Johnny finally had a chance to look at the other inmates. There were about a dozen men ranging in age from a teenager to a man in his forties. As the men finished eating their meager breakfast, the warden strolled back and forth in front of them.

“Since we have a few new inmates, I want to go over the expectations, again. They’re very simple. One, work from sun up to sun down. Two, follow the guards’ instructions. Three, punishment for not following the first two will be swift and harsh. Any questions?”

“I didn’t do anything! I don’t belong here!” the teenager, Bobby, who arrived with Johnny, yelled.

A guard walked up behind the young man. Johnny knew what could happen and tried to calm the teenager, but too late. The guard hit the angry young man in the back with his rifle stock and Bobby crumpled to the ground in pain.

“You didn’t need to do that,” Johnny growled at the guard as he helped the teenager to his feet.

“You want some of this, too, boy?”

Johnny bit back his remark as he hung his head. It wouldn’t help either of them to antagonize the guard.

The guards forced all the inmates into the prison wagon. The trip to the mine took only half an hour. At the mine, the prisoners were shackled, one leg to a stake in the ground. Each man, given either a pick to increase the depth of the tunnel or a shovel to put the rocks into the railroad cart that ran in the middle of the shaft, chose a tool. 

Johnny took the pick and handed the shovel to Bobby. “Don’t anger them. The guards will always win,” he whispered into the teenager’s ear. “My brother and father will be looking for me. They’ll get us out of this. Just hang on.”

“Get to work!” A guard nudged Johnny with the business end of the rifle.

Both men started to work. It didn’t take long for blisters to form on Johnny’s palms. By noon some of the blisters had popped. When the guards let them take a lunch break, he tore his sleeves off his shirt and wrapped them around his hands. He wished he’d carried gloves like Scott always did, but wondered if the guards would’ve let him wear them. Johnny helped Bobby copy his actions to protect the young man’s hands.

By the end of the day, Johnny could barely stand up, his back killing him. When they returned to the camp, a guard handed each man a bowl of ‘stew’ for dinner and ushered them into the barracks. Bobby sat his bowl on the floor and collapsed on his top bunk. Johnny picked up the bowl and handed it up to him.

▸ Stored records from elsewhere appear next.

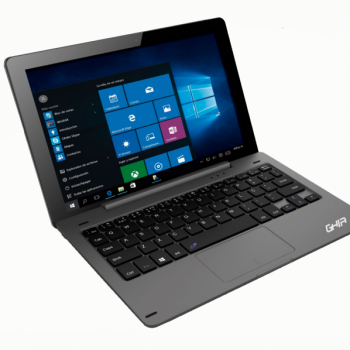 Tablet 2 en 1 Ghia Only Due 2N1D10ARH
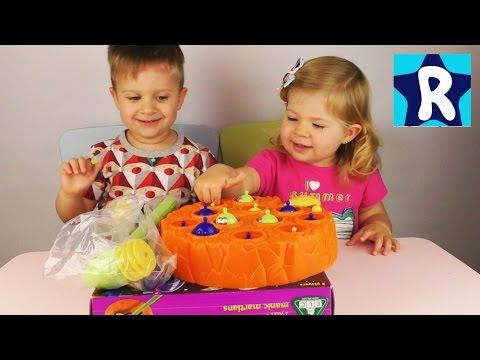 ★ Игра НЛО Обзор Распаковка Игры для Детей Game Toys unboxing Roma Show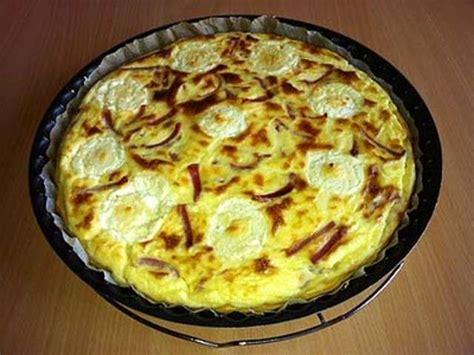 cuisine patisson recettes de jambon d auvergne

“No matter how tired you are, you have to eat to keep your strength up. This shit is better than starving.” Johnny grinned when Bobby grimaced after taking a bite of the watery stew.

Johnny finished his ‘dinner’ and placed the bowl on the floor before he climbed onto his bunk. The guards came back to collect the bowls and take the lamps away. Too tired to miss the light, Johnny dropped off to a restless sleep. He dreamed that Scott arrived to rescue him, arriving on a white horse in his full cavalry uniform brandishing his sword. Johnny awoke the next morning to the guards yelling at them. He remembered his dream and smiled. He hoped that Scott would find a way to get him out of this mess.

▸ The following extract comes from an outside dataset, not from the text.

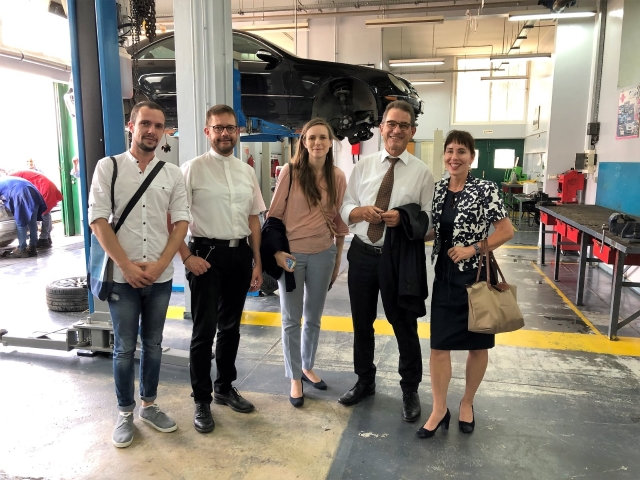 German Ambassador's Visit May 2019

Johnny’s being two days overdue led Scott to consider his options. He decided to send a telegram to Murdoch.

            Murdoch Lancer

            Morro Coyo, CA

            Johnny overdue to meet <STOP>

            Need help<STOP>

            Sheriff alerted <STOP>

            Scott Lancer

            Cold River, CA

Scott left the telegraph office and proceeded directly to the sheriff’s office. He found a plump man snoring at his desk, leaning back with his chair propped on the back two legs. Scott noticed the star pinned to his vest and felt disappointed. He hoped his first impression of the lawman would be wrong. 

“Excuse me, sheriff.” Scott tapped the man on his shoulder.

The lawman jumped to his feet, surprisingly agile, and pulled his gun.

“Whoa. I need your help.” Scott kept his hands raised to show no ill intent.

The sheriff took a deep breath and sat back down behind his desk. “What can I do for ya?”

“My name is Scott Lancer. I’m worried about my brother, who’s two days late to meet me.”

“When and where did you see him last?” the sheriff sighed and asked the questions by rote.

“Four days ago. He headed to the Harrison ranch outside of Little Elm to purchase a bull for our ranch.”

“Have you been to the Bar-H to talk to the Harrisons?”

“I’m going to ride there this afternoon. Do you know them?” Scott hoped the sheriff had some information that would help him find Johnny.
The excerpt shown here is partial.